La Fed si avvia a un nuovo maxi rialzo dei tassi di interesse nel tentativo di fermare la corsa dell’inflazione. Nonostante i cinque aumenti del costo del denaro dall’inizio dell’anno, i prezzi si mantengono infatti sui massimi da 40 anni costringendo la banca centrale a proseguire con la sua serrata tabella di marcia di rialzi. Alla prossima riunione di mercoledì 2 novembre, la Fed è attesa alzare il costo del denaro di 75 punti base, in quello che è il quarto aumento consecutivo di tale entità. E altri ritocchi sono in programma nei prossimi mesi.
Goldman Sachs: tassi al 5% a marzo
Secondo Goldman Sachs, la banca centrale alzerà i tassi 50 punti base in dicembre, per poi ritoccarli ulteriormente al rialzo di 25 punti base a febbraio e marzo, quando il costo del denaro toccherà il 5%, un livello più alto di quanto stimato in precedenza. Di fronte alla Fed falco si sono moltiplicati i timori per una possibile recessione americana in un contesto di profonda incertezza globale fra le tensioni geopolitiche e la guerra in Ucraina.
A preoccupare è anche il dollaro forte: con i rialzi della Fed il biglietto verde si è rafforzato nei confronti delle principali valute complicando la lotta all’inflazione delle altre banche centrali e mandando in fumo, solo nel terzo trimestre, 10 miliardi di dollari di utili per le aziende americane.
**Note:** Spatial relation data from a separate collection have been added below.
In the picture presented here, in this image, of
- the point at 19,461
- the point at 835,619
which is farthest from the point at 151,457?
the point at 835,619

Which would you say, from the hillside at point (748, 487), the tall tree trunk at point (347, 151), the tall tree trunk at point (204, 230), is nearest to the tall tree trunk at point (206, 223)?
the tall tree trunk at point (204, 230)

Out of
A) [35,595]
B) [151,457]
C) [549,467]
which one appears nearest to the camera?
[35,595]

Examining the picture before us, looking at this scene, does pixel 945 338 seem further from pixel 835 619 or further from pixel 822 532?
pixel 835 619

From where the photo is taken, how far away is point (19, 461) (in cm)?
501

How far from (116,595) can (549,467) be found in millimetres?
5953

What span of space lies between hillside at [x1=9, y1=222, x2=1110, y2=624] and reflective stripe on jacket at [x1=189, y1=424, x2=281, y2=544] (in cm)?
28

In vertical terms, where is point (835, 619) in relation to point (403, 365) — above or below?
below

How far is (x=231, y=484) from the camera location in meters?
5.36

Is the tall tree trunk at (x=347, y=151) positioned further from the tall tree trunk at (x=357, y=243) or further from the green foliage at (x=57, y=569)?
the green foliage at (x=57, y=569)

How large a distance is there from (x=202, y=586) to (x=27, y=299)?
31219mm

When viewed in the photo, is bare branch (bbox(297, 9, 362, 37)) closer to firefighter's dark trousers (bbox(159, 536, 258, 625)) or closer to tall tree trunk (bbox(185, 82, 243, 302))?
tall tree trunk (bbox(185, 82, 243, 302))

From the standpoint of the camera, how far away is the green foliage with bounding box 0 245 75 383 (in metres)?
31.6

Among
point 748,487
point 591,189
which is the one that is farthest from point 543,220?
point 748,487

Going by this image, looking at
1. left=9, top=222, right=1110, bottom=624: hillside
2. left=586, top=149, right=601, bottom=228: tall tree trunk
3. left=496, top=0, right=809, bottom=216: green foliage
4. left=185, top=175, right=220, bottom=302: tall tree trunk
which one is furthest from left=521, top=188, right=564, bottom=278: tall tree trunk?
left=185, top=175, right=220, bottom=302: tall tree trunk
La Fed come le altre grandi banche centrali è impegnata in un delicato gioco di equilibrio: da una parte la lotta serrata all’inflazione e dall’altro lato evitare che la battaglia scateni una nuova serie di minacce, inclusa una pericolosa instabilità finanziaria. I banchieri centrali sono consapevoli che in assenza di un’azione forte ora sui prezzi, il rischio è di dover procedere in modo ancora più aggressivo dopo.
Rischio recessione
Ma con i tassi che salgono i pericoli di una recessione aumentano. Insomma la Fed e le altre banche centrali si espongono a rischi sia se non alzano abbastanza i tassi, sia se li alzano troppo. Il primo rischio è quello della stabilità finanziaria in un momento in cui i mercati sono particolarmente volatili, come dimostrato dalle tensioni sui fondi pensione britannici. Il lavoro degli istituti centrali è anche complicato dai governi che, nel tentativo di attenuare il caro-energia e il caro-vita per le famiglie, rischiano di muoversi in direzione opposta a quelle delle banche centrali con pericolose conseguenze.